Poractant alfa

Clinical data
- Trade names: Curosurf
- AHFS/Drugs.com: Monograph
- Pregnancy category: N;
- Routes of administration: endotracheal
- ATC code: none;

Legal status
- Legal status: US: ℞-only;

Identifiers
- CAS Number: 129069-19-8;
- DrugBank: DB09113;
- ChemSpider: none;
- UNII: KE3U2023NP;
- KEGG: D08402;

= Poractant alfa =

Poractant alfa is a pulmonary surfactant sold under the brand name Curosurf by Chiesi Farmaceutici. Poractant alfa is an extract of natural porcine lung surfactant.
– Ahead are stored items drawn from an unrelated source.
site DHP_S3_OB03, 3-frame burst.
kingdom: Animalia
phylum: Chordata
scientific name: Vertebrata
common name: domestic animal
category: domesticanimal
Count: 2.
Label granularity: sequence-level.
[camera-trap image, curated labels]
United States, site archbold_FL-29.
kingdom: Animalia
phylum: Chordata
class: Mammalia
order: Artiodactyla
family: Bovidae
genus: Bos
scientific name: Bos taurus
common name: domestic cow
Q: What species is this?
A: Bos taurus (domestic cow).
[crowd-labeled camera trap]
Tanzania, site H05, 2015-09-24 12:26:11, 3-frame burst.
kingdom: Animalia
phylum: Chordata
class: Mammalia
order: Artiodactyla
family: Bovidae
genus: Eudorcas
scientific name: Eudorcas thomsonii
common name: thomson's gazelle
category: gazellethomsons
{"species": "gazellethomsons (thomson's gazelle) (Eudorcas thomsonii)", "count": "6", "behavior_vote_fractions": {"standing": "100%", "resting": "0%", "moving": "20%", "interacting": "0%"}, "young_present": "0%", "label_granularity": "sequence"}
As with other surfactants, marked improvement on oxygenation may occur within minutes of the administration of poractant alfa.
The new generic form of surfactant is Varasurf (Sheep Lung Surfactant) developed in PersisGen Co. and commercialized by ArnaGen Pharmad. It has fully comparable quality profile with Curosurf.

== Pharmacology ==
Each milliliter of poractant alfa contains 80 mg of surfactant (extract) that includes 76 mg of phospholipids and 1 mg of protein of which 0.2 mg is surfactant protein B (SP-B). Depending on local country registration, CUROSURF is available in 1.5 mL vials, 3.0 mL vials, and/or twin packs containing two 1.5 mL vials.

The amount of phospholipids is calculated from the content of phosphorus and contains 55 mg of phosphatidylcholine of which 30 mg is dipalmitoylphosphatidylcholine.

== Other adverse effects ==
Transient episodes of bradycardia, decreased oxygen saturation, hypotension, or endotracheal tube blockage may occur.

==Mechanism of action==
Endogenous pulmonary surfactant reduces surface tension at the air-liquid interface of the alveoli during mechanical ventilation and stabilizes the alveoli against collapse at resting transpulmonary pressures.

A deficiency of pulmonary surfactant in preterm infants results in respiratory distress syndrome. Poractant alfa compensates for the surfactant deficiency and restores surface activity to the lung tissue.

== History ==
Surfactant deficiency was identified as the cause of infant respiratory distress syndrome (RDS) as long ago as 1959. Trials of surfactant replacement in the 1960s were unsuccessful because the preparations used contained only phospholipids and they were administered inefficiently by nebulization. In the 1970s Bengt Robertson and Göran Enhörning showed that natural surfactant, containing both phospholipids and proteins, could ameliorate the signs of RDS in immature rabbits. In the 1980s Bengt Robertson and Tore Curstedt developed a porcine surfactant, Curosurf (named after their surnames), which was effective in immature animals and was used in a pilot clinical trial beginning in 1983. Subsequent randomized clinical trials were planned a year later by Bengt Robertson, Tore Curstedt and Henry Halliday, and the first trial was begun in 1985. This showed that Curosurf reduced pulmonary air leaks and neonatal mortality in preterm infants with severe RDS. A second trial, coordinated by Christian P. Speer, demonstrated that multiple doses of Curosurf were more effective than a single dose. Subsequent trials conducted by the Collaborative European Multicenter Study Group, which included among others Guilio Bevilacqua, Janna Koppe, Ola Saugstad, Nils Svenningsen and Jean-Pierre Relier, showed that early treatment was more effective than later administration and that infants treated at birth had similar neurodevelopmental status to untreated controls at a corrected age of 2 years. Members of the Collaborative European Multicenter Study Group in Denmark and Sweden performed studies to demonstrate the benefits of a combination of surfactant treatment and early continuous positive airway pressure.

As with other surfactants, marked improvements in oxygenation may occur within minutes of the administration of Curosurf.